Visual spatial reasoning items ->
- - -
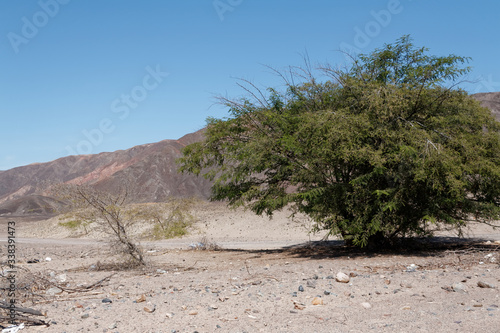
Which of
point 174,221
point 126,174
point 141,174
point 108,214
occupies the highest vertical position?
point 141,174

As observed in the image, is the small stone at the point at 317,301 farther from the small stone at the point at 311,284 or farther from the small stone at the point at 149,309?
the small stone at the point at 149,309

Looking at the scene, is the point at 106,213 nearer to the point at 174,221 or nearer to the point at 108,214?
the point at 108,214

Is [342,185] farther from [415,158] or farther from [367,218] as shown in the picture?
[415,158]

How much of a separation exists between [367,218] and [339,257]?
185 centimetres

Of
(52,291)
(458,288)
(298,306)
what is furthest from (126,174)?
(458,288)

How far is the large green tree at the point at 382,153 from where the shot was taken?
13156 mm

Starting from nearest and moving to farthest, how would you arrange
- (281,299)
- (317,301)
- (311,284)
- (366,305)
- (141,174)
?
- - -
Task prompt -> Recast the rows above as a JSON list of strings, with one string for each line and no blank lines. Leave out the pictures.

Worked solution ->
[
  "Which of",
  "point 174,221",
  "point 126,174",
  "point 141,174",
  "point 108,214",
  "occupies the highest vertical position?",
  "point 141,174",
  "As observed in the image, is the small stone at the point at 317,301 farther from the small stone at the point at 311,284 or farther from the small stone at the point at 149,309?",
  "the small stone at the point at 149,309",
  "Looking at the scene, is the point at 106,213 nearer to the point at 174,221 or nearer to the point at 108,214?",
  "the point at 108,214",
  "Is [342,185] farther from [415,158] or farther from [367,218] as shown in the picture?",
  "[415,158]",
  "How much of a separation exists between [367,218] and [339,257]?",
  "185 centimetres",
  "Of",
  "(52,291)",
  "(458,288)",
  "(298,306)",
  "what is furthest from (126,174)?",
  "(458,288)",
  "How far is the large green tree at the point at 382,153 from where the shot was taken?",
  "13156 mm",
  "Starting from nearest and moving to farthest, how would you arrange",
  "- (281,299)",
  "- (317,301)",
  "- (311,284)",
  "- (366,305)",
  "- (141,174)",
  "?"
]